=== Section Start ===

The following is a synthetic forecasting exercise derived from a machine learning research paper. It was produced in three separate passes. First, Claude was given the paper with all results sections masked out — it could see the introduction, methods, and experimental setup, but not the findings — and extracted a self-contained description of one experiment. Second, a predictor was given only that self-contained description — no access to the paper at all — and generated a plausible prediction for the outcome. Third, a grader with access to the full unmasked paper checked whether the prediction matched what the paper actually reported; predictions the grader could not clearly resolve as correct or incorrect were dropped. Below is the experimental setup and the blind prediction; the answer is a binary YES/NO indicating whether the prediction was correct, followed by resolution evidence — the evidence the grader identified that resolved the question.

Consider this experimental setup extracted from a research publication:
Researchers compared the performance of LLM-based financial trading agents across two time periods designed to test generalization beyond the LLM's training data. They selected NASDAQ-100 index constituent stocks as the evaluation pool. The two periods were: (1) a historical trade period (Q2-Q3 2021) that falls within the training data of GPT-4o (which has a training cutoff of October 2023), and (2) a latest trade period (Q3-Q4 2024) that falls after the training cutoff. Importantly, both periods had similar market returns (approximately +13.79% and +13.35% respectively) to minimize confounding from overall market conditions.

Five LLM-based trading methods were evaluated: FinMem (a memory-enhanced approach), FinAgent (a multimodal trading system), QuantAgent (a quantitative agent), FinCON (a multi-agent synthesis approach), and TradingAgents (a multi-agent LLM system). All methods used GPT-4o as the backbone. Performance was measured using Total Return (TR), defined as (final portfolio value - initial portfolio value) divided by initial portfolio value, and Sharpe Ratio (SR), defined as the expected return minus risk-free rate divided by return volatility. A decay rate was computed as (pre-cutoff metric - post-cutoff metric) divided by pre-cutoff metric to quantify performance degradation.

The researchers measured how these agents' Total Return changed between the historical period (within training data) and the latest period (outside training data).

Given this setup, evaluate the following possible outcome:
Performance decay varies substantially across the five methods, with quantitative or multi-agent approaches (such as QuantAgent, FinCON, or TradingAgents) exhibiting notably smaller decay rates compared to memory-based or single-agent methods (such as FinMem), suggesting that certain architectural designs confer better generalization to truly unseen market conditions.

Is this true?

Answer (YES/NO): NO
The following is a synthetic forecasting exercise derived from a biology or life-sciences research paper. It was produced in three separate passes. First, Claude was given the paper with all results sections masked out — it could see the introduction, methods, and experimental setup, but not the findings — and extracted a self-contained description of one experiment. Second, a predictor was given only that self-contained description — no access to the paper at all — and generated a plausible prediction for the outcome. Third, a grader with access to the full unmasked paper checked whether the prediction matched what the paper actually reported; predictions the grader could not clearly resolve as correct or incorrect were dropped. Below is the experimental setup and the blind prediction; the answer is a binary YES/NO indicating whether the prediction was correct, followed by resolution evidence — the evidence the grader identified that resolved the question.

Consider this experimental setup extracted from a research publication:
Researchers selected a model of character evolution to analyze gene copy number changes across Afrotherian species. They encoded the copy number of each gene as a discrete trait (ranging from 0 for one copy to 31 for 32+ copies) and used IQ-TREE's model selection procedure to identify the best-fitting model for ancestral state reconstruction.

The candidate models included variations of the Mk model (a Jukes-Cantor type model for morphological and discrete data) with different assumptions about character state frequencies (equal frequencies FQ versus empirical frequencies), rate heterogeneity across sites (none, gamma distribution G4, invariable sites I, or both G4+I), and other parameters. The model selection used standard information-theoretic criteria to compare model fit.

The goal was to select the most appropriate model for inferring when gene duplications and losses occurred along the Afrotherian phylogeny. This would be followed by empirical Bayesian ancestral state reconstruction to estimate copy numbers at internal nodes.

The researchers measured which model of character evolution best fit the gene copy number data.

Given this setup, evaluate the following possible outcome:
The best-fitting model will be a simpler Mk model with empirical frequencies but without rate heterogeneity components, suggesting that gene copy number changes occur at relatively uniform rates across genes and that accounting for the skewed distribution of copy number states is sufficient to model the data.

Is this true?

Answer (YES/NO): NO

=== Section End ===

### The problem
Repeat the data word for word, leaving out no line.

### Answer area
The following is a synthetic forecasting exercise derived from a machine learning research paper. It was produced in three separate passes. First, Claude was given the paper with all results sections masked out — it could see the introduction, methods, and experimental setup, but not the findings — and extracted a self-contained description of one experiment. Second, a predictor was given only that self-contained description — no access to the paper at all — and generated a plausible prediction for the outcome. Third, a grader with access to the full unmasked paper checked whether the prediction matched what the paper actually reported; predictions the grader could not clearly resolve as correct or incorrect were dropped. Below is the experimental setup and the blind prediction; the answer is a binary YES/NO indicating whether the prediction was correct, followed by resolution evidence — the evidence the grader identified that resolved the question.

Consider this experimental setup extracted from a research publication:
Researchers compared the performance of LLM-based financial trading agents across two time periods designed to test generalization beyond the LLM's training data. They selected NASDAQ-100 index constituent stocks as the evaluation pool. The two periods were: (1) a historical trade period (Q2-Q3 2021) that falls within the training data of GPT-4o (which has a training cutoff of October 2023), and (2) a latest trade period (Q3-Q4 2024) that falls after the training cutoff. Importantly, both periods had similar market returns (approximately +13.79% and +13.35% respectively) to minimize confounding from overall market conditions.

Five LLM-based trading methods were evaluated: FinMem (a memory-enhanced approach), FinAgent (a multimodal trading system), QuantAgent (a quantitative agent), FinCON (a multi-agent synthesis approach), and TradingAgents (a multi-agent LLM system). All methods used GPT-4o as the backbone. Performance was measured using Total Return (TR), defined as (final portfolio value - initial portfolio value) divided by initial portfolio value, and Sharpe Ratio (SR), defined as the expected return minus risk-free rate divided by return volatility. A decay rate was computed as (pre-cutoff metric - post-cutoff metric) divided by pre-cutoff metric to quantify performance degradation.

The researchers measured how these agents' Total Return changed between the historical period (within training data) and the latest period (outside training data).

Given this setup, evaluate the following possible outcome:
Performance decay varies substantially across the five methods, with quantitative or multi-agent approaches (such as QuantAgent, FinCON, or TradingAgents) exhibiting notably smaller decay rates compared to memory-based or single-agent methods (such as FinMem), suggesting that certain architectural designs confer better generalization to truly unseen market conditions.

Is this true?

Answer (YES/NO): NO
The following is a synthetic forecasting exercise derived from a biology or life-sciences research paper. It was produced in three separate passes. First, Claude was given the paper with all results sections masked out — it could see the introduction, methods, and experimental setup, but not the findings — and extracted a self-contained description of one experiment. Second, a predictor was given only that self-contained description — no access to the paper at all — and generated a plausible prediction for the outcome. Third, a grader with access to the full unmasked paper checked whether the prediction matched what the paper actually reported; predictions the grader could not clearly resolve as correct or incorrect were dropped. Below is the experimental setup and the blind prediction; the answer is a binary YES/NO indicating whether the prediction was correct, followed by resolution evidence — the evidence the grader identified that resolved the question.

Consider this experimental setup extracted from a research publication:
Researchers selected a model of character evolution to analyze gene copy number changes across Afrotherian species. They encoded the copy number of each gene as a discrete trait (ranging from 0 for one copy to 31 for 32+ copies) and used IQ-TREE's model selection procedure to identify the best-fitting model for ancestral state reconstruction.

The candidate models included variations of the Mk model (a Jukes-Cantor type model for morphological and discrete data) with different assumptions about character state frequencies (equal frequencies FQ versus empirical frequencies), rate heterogeneity across sites (none, gamma distribution G4, invariable sites I, or both G4+I), and other parameters. The model selection used standard information-theoretic criteria to compare model fit.

The goal was to select the most appropriate model for inferring when gene duplications and losses occurred along the Afrotherian phylogeny. This would be followed by empirical Bayesian ancestral state reconstruction to estimate copy numbers at internal nodes.

The researchers measured which model of character evolution best fit the gene copy number data.

Given this setup, evaluate the following possible outcome:
The best-fitting model will be a simpler Mk model with empirical frequencies but without rate heterogeneity components, suggesting that gene copy number changes occur at relatively uniform rates across genes and that accounting for the skewed distribution of copy number states is sufficient to model the data.

Is this true?

Answer (YES/NO): NO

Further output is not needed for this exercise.